With the release of Shadows, Teenage Fanclub has an epic nine studio albums under their belt, spanning an impressive twenty-year period and numerous comparisons to Neil Young, The Byrds, Big Star and the Beach Boys. Surprisingly, a third of the original line-up still remain (guitarist Norman Blake, bassist Gerard Love and guitarist Raymond McGinley) each performing their penned tracks, diplomatically spread across the album.

Shadows embodies sentiments of hope, optimism and reflection, standing in stark contrast from their melancholic immediate previous release, Man-Made, five years ago. The first track, ‘Sometimes I Don’t Need to Believe in Anything’, is punchy and has an intro reminiscent of America’s ‘Tin Man’. Like the rest of the album, this track uses layered instrumentals and harmonies, across a basic chord progression and rhyme scheme, to fashion a form of upbeat baroque pop.

This romanticism is clearly pronounced in the album’s first single, ‘Baby Lee’, which is positively fizzing with sixties nostalgia, as it cites, above a woven tapestry of stings, chimes, piano and guitar, “Baby Lee I'm only trying to remind you / They had me in mind oh yeah when they designed you / And baby lee I'm always watching from a distance / Oh marry marry me oh baby now I am insisting”.

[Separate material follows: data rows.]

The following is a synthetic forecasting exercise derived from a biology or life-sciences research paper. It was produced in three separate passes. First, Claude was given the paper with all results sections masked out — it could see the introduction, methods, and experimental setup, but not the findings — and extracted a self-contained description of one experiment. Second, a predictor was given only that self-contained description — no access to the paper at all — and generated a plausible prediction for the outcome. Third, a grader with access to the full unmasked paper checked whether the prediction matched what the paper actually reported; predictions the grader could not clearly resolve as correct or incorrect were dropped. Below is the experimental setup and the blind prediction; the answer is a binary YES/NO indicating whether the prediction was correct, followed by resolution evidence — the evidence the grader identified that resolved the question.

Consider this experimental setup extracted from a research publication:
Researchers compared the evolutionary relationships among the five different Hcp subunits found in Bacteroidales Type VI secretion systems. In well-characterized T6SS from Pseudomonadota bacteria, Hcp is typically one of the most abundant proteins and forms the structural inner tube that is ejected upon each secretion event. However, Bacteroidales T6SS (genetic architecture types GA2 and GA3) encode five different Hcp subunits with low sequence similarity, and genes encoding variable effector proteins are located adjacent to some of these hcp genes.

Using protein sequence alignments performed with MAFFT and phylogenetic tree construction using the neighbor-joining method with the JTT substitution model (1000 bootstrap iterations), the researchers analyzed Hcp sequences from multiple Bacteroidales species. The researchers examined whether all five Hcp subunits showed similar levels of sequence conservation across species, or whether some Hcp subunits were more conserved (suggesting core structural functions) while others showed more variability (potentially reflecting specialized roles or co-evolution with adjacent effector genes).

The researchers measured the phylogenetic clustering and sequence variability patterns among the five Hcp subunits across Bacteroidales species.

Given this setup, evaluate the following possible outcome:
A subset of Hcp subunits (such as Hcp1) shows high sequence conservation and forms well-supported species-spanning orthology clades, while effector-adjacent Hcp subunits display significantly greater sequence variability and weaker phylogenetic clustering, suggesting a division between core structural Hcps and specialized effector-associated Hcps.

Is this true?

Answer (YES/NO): NO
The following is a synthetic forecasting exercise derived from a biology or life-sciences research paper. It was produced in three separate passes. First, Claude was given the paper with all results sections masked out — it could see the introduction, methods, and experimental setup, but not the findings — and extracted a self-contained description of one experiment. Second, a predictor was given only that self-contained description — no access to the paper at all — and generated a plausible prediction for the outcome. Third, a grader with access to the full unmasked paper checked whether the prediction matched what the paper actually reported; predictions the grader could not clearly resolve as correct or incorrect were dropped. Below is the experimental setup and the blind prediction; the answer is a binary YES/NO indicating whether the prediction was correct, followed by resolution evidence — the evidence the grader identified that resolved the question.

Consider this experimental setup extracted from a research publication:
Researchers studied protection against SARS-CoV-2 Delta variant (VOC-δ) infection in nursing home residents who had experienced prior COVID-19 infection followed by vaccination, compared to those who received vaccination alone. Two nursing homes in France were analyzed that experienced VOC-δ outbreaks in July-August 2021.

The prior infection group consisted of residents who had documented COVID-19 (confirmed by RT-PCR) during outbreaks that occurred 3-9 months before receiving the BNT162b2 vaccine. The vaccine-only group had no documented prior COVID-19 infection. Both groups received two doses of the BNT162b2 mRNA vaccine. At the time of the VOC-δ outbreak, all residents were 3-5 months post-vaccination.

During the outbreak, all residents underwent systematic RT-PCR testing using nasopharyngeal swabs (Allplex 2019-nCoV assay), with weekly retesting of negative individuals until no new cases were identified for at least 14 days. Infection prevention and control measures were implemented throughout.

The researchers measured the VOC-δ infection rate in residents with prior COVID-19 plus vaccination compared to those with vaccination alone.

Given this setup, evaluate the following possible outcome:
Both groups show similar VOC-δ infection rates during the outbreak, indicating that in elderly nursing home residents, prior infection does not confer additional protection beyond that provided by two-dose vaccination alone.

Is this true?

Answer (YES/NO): NO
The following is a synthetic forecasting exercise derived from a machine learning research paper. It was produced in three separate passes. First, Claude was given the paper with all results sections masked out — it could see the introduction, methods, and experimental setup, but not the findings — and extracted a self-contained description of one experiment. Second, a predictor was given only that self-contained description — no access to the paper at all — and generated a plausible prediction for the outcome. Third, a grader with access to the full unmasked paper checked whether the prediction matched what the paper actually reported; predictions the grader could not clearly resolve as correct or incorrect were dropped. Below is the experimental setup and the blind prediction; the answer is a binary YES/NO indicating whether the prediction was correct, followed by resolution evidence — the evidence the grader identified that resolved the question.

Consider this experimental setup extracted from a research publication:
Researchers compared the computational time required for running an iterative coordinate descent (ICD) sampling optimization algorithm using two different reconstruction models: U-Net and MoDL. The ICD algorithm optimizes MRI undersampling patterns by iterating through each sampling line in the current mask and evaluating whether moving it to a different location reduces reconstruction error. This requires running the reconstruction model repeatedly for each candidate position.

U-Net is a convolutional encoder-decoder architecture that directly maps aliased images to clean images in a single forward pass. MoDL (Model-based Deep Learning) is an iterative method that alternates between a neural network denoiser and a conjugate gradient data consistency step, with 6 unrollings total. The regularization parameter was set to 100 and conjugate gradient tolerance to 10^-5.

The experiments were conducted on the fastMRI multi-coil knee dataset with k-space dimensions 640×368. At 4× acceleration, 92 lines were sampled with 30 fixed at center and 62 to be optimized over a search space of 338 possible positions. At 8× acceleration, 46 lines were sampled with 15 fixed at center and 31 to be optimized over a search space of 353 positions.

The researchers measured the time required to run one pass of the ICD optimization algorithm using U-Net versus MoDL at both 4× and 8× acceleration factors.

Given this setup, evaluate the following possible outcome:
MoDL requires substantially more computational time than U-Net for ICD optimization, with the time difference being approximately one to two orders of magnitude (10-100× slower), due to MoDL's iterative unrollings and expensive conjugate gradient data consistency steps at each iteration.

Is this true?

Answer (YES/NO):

Shadows is a sturdy, mature release from an exceptionally established band, with all twelve tracks containing traces of understated elegance, classically constructed melodies and confidence. However, nothing in the album particularly stands out as memorable, as each track seamlessly melts into the next. I guess consistency, especially given their age, at the expense of experimentation is comforting and will no doubt still sell records.